#### Brief 1
Please state whether each statement below agrees with the Stahlhammer article, answering yes or no and quoting the words of the article that decide it: (a) The band formed in 1992. (b) The band's first album was Wiener Blut. (c) The band was originally going to be called "Eisenherz".
#### Brief 2
Pick up the Stahlhammer article where it stops and continue it.

Stahlhammer (German for "Steel Hammer") is a Neue Deutsche Härte band from Austria that formed in 1992. They incorporate elements from hardcore, groove metal, industrial metal and symphonic metal into their songs. The band has to this date released six albums, where the majority of songs are in German. Their latest album is Opera Noir, which was released in March 2006.

History 
Stahlhammer is one of the most popular bands to ever come out of Austria. The band name was originally going to be "Eisenherz", but copyright laws for the German "Prince Valiant" stories prohibited this, though this later became the name of their fourth album. Their first album Killer Instinkt, released in 1995, became widely known throughout Austria and Germany due to the success of their video for the Pink Floyd cover "Another Brick in the Wall". Among Stahlhammer's several covers is a metal-styled version of MC Hammer's famous hit "U Can't Touch This".

Band members

Current members 
Gary Wheeler – vocals, guitars, keyboard, programming
Peter Karolyi – bass
Michael Stoker – drums

Former members 
Niko Stössl – guitar
Thomas Schuler – guitar
Conrad Schrenk – guitar
Georgij Alexandrowitsch Makazaria – vocals

Discography 
Killer Instinkt (1995)
Wiener Blut (1997)
Feind hört mit (1999)
Eisenherz (2002)
Stahlmania (2004)

#### Entries shown
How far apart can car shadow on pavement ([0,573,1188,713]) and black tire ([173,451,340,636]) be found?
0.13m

...

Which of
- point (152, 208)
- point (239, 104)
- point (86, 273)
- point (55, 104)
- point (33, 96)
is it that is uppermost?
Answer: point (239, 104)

#### Written reply 1
(a) Yes: "formed in 1992"
(b) No: "Their first album Killer Instinkt, released in 1995"
(c) Yes: "The band name was originally going to be "Eisenherz""

#### Written reply 2
Opera Noir (2006)

Band members by album 
Killer Instinct:
Gary Wheeler (vocals), Thomas Schuler (guitar), Peter Karolyi (bass), and Michael Stocker (drums)

Wiener Blut:
Georgij Alexandrowitsch Makazaria (vocals), Thomas Schuler (guitar), Peter Karolyi (bass), and Michael Stocker (drums)

Feind hört mit:
Georgij Alexandrowitsch Makazaria (vocals), Conrad Schrenk (guitar), Peter Karolyi (bass), and Michael Stocker (drums)

Eisenherz:
Gary Wheeler (vocals), Niko Stössl (guitar), Peter Karolyi (bass), and Michael Stocker (drums)

Stahlmania:
Gary Wheeler (vocals, guitar), Peter Karolyi (bass), and Michael Stocker (drums)

Opera Noir:
Gary Wheeler (vocals, guitar), Peter Karolyi (bass), and Geoff Dugmore (drums)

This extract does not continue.